### Excerpt to read
'''

- Ice, art by David Nakayama.

Publication information
- Publisher: DC Comics
- First appearance: Justice League International #12 (April 1988)
- Created by: Keith Giffen (writer) J. M. DeMatteis (writer) Kevin Maguire (artist)

In-story information
- Alter ego: Tora Olafsdotter
- Species: Metahuman
- Team affiliations: Justice League Global Guardians Justice League International
- Partnerships: Fire Icemaiden
- Abilities: Cryokinesis;

= Ice (character) =

DC Comics character

Ice (Tora Olafsdotter) is a superheroine appearing in American comic books published by DC Comics. First appearing in Justice League International #12 (April 1988), the character was created by Keith Giffen,
J. M. DeMatteis, and Kevin Maguire. She is a member of the Justice League who possesses cryokinetic abilities and is often associated with fellow superhero Fire. The character has also been associated with the Global Guardians.

'''

Data entries:
'''

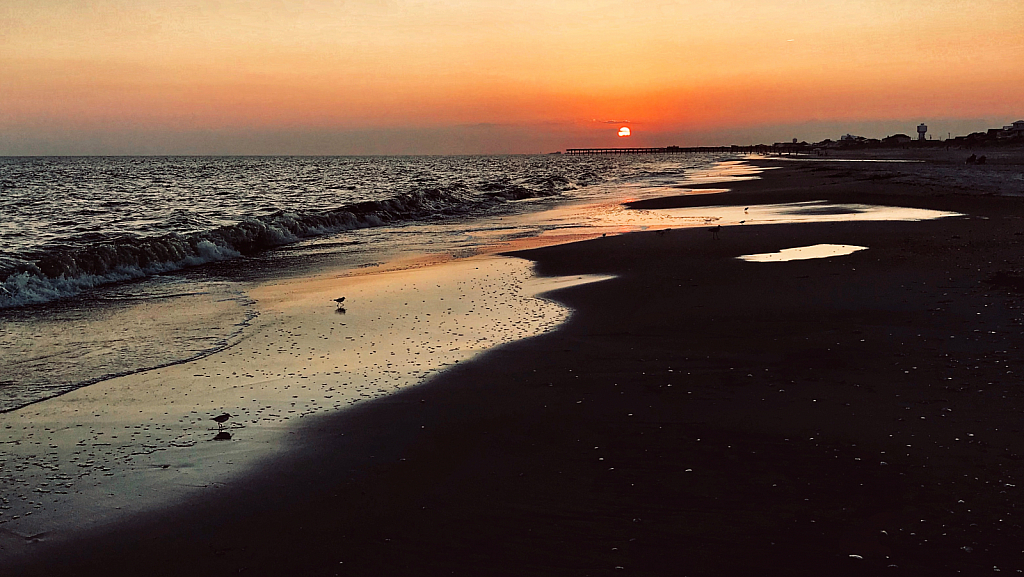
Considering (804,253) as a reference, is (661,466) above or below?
below

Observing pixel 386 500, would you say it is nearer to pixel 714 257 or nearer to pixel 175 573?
pixel 175 573

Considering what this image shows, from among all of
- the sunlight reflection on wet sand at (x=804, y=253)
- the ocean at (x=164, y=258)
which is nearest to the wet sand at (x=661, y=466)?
the ocean at (x=164, y=258)

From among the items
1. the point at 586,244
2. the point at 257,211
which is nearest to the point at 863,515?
the point at 586,244

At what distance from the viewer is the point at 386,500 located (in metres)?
4.79

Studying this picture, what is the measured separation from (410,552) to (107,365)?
5.81 m

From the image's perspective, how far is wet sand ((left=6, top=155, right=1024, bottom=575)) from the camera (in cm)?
408

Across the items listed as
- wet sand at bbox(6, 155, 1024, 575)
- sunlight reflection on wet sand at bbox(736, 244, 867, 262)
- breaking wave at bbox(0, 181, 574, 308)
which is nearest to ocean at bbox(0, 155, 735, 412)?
breaking wave at bbox(0, 181, 574, 308)

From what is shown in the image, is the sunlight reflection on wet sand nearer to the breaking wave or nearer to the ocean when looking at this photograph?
the ocean

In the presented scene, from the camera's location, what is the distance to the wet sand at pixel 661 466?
4.08 metres

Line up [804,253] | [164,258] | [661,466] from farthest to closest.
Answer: [164,258] < [804,253] < [661,466]

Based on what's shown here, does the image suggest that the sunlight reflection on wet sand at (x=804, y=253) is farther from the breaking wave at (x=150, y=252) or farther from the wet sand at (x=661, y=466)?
the breaking wave at (x=150, y=252)

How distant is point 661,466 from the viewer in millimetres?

'''

### Given task
List every person the text about Ice names as a creator of the character. Nothing in the data entries is required here.

### Exercise solution
Keith Giffen, J. M. DeMatteis, Kevin Maguire